[Gluster-devel] dht mkdir preop check, afr and (non-)readable afr subvols

Mon Jun 6 09:16:46 UTC 2016

Hi Raghavendra,

On 06/06/16 10:54, Raghavendra G wrote:
>
>
> On Wed, Jun 1, 2016 at 12:50 PM, Xavier Hernandez <xhernandez at datalab.es
> <mailto:xhernandez at datalab.es>> wrote:
>
>     Hi,
>
>     On 01/06/16 08:53, Raghavendra Gowdappa wrote:
>
>
>
>         ----- Original Message -----
>
>             From: "Xavier Hernandez" <xhernandez at datalab.es
>             <mailto:xhernandez at datalab.es>>
>             To: "Pranith Kumar Karampuri" <pkarampu at redhat.com
>             <mailto:pkarampu at redhat.com>>, "Raghavendra G"
>             <raghavendra at gluster.com <mailto:raghavendra at gluster.com>>
>             Cc: "Gluster Devel" <gluster-devel at gluster.org
>             <mailto:gluster-devel at gluster.org>>
>             Sent: Wednesday, June 1, 2016 11:57:12 AM
>             Subject: Re: [Gluster-devel] dht mkdir preop check, afr and
>             (non-)readable afr subvols
>
>             Oops, you are right. For entry operations the current
>             version of the
>             parent directory is not checked, just to avoid this problem.
>
>             This means that mkdir will be sent to all alive subvolumes.
>             However it
>             still selects the group of answers that have a minimum
>             quorum equal or
>             greater than #bricks - redundancy. So it should be still valid.
>
>
>         What if the quorum is met on "bad" subvolumes? and mkdir was
>         successful on bad subvolumes? Do we consider mkdir as
>         successful? If yes, even EC suffers from the problem described
>         in bz https://bugzilla.redhat.com/show_bug.cgi?id=1341429.
>
>
>     I don't understand the real problem. How a subvolume of EC could be
>     in bad state from the point of view of DHT ?
>
>     If you use xattrs to configure something in the parent directories,
>     you should have needed to use setxattr or xattrop to do that. These
>     operations do consider good/bad bricks because they touch inode
>     metadata. This will only succeed if enough (quorum) bricks have
>     successfully processed it. If quorum is met but for an error answer,
>     an error will be reported to DHT and the majority of bricks will be
>     left in the old state (these should be considered the good
>     subvolumes). If some brick has succeeded, it will be considered bad
>     and will be healed. If no quorum is met (even for an error answer),
>     EIO will be returned and the state of the directory should be
>     considered unknown/damaged.
>
>
> Yes. Ideally, dht should use a getxattr for the layout xattr. But, for
> performance reasons we thought of overloading mkdir by introducing
> pre-operations (done by bricks). With plain dht it is a simple
> comparison of xattrs passed as argument and xattrs stored on disk. But,
> I failed to include afr and EC in the picture.

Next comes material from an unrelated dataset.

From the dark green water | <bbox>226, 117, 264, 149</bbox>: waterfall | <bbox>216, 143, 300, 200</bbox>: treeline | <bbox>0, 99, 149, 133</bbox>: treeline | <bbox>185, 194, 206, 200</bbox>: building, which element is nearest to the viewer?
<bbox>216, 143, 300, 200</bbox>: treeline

I still miss something. Looking at the patch that implements this 
(http://review.gluster.org/13885), it seems that mkdir fails if the 
parent xattr is no correctly set, so it's not possible to create a 
directory on a "bad" brick.

If the majority of the subvolumes of ec fail, the whole request will 
fail and this failure will be reported to DHT. If the majority succeed, 
it will be reported to DHT, even is some of the subvolumes have failed.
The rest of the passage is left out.